Он гадал и терялся в догадках. И вот однажды, когда Сема упал духом, считал уже все потерянным, ему неожиданно пришел на помощь дед. Вернувшись после своей обычной прогулки по местечку, он, улыбаясь, потер руки, позвал в комнату бабушку.

— Нет, Сарра, — качая головой, сказал он, — я таки копейки не стою!

— Кто тебе сказал? — засмеялась бабушка.

— Я сам себе сказал. Люди умеют устраиваться. А я — нет!

— Кто эти люди? — заинтересовался Сема.

— Например, Фрайман. Ты подумай только, — дедушка поднял брови и выпятил нижнюю губу, — он уже на коне! Как только он почувствовал, что красные задерживаются, он поехал в город, выправил себе какой-то вид с печатями. И теперь ездит из местечка в местечко.

— Что же он делает? — спросила бабушка.

— Ты сама не понимаешь. Представь себе, что к тебе заходит человек, садится к столу, показывает такую вот бумагу и начинает у тебя спрашивать такие милые вещи: «А у вас не производили еще изъятия ценностей? А у вас уже был обыск?» И говорит, что он не кто-нибудь, а сам Чеквалап!

— Боже мой! — воскликнула бабушка. — От одного такого слова могут руки и ноги задрожать!

— Еще бы! — продолжал дедушка. — Потом он начинает лезть по ящикам и забирать излишки. «У буржуев, — объясняет он, — делают изъятие ценностей». И опять лезет в ящик. Можешь догадаться, что хорошая половина остается у него дома. Вчера, например, он почистил мать Айзенблита… На тебе, вдруг Чеквалап на мою голову!

— Интересно! — Сема потер руки и накинул на плечи шинель. — Теперь я все понимаю!

— Что ты понимаешь? — возмутился дедушка. — Ты можешь сейчас полететь и, энедем-пендем, доложить Трофиму, так я тебя не прошу. Еще не хватает, чтоб от меня шли доносы! Очень нужно мне наживать врагов.

— Какие враги? — засмеялся Сема. — Комиссар уже давно знает про это!

— Знает? — переспросил дедушка. — Тогда очень хорошо. Лишь бы не от меня.

Сема выскочил на улицу… Дело подходило к концу, и загадка уже не была загадкой. Пойти рассказать все Трофиму или просто взять и привести этого Осчеквалапа? Сема быстро отправился на розыски Пейси. Хотя приятель заважничал после поездки с пакетом, но все-таки ум хорошо, а два лучше…

Пейся сидел дома за круглым столом и что-то писал, открыв рот и высунув кончик языка.

— Сочиняешь? — насмешливо спросил Сема.

— Да, — недовольным голосом ответил Пейся и прикрыл ладонью тетрадь. — Можешь не заглядывать!

— Ну, слушай, — нахмурился Сема. — У меня был от тебя очень важный секрет.

— Я тебя не прошу. Можешь не рассказывать…

— Обожди… — оборвал его Сема и, стараясь быть кратким, рассказал историю Фраймана. — Как теперь быть? Пойти сказать Трофиму или просто привести его?

— Можно не торопиться, — уклончиво ответил Пейся. — А большой у него мандат?

— Как это — не торопиться? — возмутился Сема. — Он уедет, и что тогда мне останется? Гнилые подковы из-под мертвых коней! Тоже сказал!

— Что ты хочешь? — с важностью спросил Пейся, вставая со стула. — Ты хочешь, чтоб я с тобой пошел? Я готов. — Он ловко заправил отцовский пиджак в брюки и, спрятав тетрадь в какое-то тайное место, открыл дверь. — Пойдем!
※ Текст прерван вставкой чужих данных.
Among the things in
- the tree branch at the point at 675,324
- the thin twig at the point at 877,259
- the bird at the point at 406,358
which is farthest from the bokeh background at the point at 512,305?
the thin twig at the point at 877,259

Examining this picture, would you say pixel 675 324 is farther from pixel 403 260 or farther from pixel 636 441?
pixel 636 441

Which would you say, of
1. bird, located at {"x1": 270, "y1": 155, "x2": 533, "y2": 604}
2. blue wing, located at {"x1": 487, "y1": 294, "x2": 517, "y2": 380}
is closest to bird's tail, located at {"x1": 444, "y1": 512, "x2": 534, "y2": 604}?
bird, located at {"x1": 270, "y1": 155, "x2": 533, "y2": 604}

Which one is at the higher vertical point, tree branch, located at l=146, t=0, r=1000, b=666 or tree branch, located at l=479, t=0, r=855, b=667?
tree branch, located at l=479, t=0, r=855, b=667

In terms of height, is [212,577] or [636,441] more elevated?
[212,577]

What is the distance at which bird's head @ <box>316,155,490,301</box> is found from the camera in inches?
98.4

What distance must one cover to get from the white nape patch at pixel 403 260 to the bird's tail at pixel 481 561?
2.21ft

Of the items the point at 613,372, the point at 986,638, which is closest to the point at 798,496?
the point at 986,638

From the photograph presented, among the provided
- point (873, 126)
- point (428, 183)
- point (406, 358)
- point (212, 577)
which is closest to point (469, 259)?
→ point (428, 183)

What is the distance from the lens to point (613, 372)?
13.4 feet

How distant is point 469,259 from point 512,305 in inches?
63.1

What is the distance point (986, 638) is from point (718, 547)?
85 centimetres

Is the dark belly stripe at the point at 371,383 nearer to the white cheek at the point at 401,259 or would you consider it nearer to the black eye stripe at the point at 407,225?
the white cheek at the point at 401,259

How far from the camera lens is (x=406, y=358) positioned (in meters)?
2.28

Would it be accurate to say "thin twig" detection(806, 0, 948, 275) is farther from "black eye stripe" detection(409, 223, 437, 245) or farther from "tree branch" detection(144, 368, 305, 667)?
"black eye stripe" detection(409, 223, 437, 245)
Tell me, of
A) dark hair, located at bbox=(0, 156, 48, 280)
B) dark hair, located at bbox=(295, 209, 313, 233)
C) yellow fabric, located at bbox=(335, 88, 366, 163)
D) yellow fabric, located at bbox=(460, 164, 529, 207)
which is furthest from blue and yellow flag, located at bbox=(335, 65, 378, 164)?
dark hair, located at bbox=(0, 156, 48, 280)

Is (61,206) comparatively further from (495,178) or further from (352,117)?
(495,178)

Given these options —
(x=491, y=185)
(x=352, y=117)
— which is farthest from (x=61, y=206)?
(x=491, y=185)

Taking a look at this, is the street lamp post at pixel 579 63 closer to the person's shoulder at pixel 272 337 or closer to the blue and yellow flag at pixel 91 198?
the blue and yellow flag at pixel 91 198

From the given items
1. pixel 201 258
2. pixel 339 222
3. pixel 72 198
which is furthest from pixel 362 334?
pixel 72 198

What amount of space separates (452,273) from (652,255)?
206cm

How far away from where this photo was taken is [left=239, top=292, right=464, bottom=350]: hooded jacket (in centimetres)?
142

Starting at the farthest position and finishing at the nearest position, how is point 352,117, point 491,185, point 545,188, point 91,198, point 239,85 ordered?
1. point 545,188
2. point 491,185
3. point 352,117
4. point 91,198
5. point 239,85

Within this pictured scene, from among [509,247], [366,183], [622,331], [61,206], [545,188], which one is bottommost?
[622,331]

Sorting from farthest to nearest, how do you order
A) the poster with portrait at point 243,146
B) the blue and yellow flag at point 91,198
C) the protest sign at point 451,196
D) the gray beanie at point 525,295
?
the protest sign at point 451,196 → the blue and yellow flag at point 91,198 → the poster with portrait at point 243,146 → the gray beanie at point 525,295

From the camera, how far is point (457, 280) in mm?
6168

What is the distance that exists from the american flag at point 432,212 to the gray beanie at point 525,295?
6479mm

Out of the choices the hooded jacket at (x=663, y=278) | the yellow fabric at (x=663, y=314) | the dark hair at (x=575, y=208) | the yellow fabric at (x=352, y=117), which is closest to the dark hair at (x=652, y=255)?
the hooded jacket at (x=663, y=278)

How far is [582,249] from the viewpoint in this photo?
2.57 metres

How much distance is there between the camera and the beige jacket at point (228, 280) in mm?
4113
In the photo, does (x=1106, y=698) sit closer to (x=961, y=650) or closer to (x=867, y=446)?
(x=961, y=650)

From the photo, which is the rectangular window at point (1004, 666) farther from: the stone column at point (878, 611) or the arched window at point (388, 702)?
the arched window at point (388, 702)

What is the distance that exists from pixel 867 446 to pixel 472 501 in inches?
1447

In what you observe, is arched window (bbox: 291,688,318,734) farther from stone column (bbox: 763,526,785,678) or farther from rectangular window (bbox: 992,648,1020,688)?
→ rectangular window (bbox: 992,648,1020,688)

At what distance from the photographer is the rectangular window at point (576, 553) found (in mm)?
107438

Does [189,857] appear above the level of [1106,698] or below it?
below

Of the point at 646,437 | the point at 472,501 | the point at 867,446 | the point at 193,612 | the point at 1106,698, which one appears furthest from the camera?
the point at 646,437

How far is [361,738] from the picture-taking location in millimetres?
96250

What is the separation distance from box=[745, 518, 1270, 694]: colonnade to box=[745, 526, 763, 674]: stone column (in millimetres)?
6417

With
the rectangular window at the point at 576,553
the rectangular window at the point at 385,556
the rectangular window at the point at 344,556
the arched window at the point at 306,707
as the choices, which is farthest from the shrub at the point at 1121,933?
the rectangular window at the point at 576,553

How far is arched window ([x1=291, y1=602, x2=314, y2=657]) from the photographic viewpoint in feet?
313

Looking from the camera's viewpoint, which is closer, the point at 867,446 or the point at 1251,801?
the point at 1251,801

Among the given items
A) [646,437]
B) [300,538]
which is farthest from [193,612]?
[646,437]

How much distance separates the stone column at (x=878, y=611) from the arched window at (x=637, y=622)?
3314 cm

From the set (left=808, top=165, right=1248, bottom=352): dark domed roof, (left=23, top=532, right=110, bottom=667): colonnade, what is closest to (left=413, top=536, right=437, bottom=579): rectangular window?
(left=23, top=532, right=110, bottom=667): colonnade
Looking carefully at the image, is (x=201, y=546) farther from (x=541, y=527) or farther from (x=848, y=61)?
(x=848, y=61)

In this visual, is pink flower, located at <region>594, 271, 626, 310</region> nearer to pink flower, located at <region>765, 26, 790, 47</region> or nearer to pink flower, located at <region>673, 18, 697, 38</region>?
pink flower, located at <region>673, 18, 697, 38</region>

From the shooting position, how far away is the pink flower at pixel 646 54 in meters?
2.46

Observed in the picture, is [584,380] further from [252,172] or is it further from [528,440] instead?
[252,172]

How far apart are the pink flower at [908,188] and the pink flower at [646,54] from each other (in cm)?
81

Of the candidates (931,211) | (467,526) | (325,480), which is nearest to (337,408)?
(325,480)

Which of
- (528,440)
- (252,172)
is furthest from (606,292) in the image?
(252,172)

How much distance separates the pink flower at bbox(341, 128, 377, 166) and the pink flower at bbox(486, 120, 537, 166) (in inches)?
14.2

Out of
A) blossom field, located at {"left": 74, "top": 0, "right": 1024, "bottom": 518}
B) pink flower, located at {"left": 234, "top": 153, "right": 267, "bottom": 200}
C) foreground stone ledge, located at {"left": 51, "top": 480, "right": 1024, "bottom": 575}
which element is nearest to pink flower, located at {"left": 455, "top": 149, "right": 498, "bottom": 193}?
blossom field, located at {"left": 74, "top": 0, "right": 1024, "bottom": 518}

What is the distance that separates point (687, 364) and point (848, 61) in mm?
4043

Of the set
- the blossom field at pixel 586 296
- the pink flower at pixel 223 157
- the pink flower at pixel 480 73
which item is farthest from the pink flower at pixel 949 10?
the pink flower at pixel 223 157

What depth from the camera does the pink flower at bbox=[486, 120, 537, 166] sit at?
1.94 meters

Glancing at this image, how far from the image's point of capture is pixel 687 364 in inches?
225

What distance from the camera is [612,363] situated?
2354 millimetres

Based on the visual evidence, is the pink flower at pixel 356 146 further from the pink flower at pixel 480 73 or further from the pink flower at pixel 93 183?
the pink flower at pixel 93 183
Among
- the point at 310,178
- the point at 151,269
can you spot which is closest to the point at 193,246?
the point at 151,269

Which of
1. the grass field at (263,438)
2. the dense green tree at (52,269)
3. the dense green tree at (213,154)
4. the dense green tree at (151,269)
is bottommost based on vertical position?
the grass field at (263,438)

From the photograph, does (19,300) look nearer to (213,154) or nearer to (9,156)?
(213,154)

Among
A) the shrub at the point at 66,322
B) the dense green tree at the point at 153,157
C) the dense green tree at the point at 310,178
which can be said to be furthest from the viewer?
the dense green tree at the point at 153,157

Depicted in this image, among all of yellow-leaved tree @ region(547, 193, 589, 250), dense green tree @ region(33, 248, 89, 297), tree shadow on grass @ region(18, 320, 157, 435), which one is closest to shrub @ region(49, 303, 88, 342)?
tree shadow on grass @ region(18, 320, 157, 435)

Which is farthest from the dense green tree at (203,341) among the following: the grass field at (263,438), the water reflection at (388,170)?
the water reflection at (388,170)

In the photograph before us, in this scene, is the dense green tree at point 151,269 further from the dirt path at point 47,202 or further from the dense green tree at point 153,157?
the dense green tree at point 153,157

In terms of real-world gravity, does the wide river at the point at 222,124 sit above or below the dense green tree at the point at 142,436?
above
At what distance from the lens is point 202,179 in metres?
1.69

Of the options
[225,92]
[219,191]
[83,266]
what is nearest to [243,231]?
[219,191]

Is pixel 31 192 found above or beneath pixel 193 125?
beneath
У Семы была хорошая память, и он знал, как арестовывают. Но зайти в квартиру Фраймана они не решались. Все-таки Осчеквалап! И, договорившись, принялись ждать его у ворот. Ждать пришлось долго. Уже не раз с тоской заглядывал Пейся во двор, но Фрайман все не шел.

— Послушай, — заговорил Пейся, — а вдруг он не выйдет?

— Тебе уже не терпится? Жди!

— А вдруг он лег спать?

— Жди, говорю!

— А вдруг он заболел на наше счастье?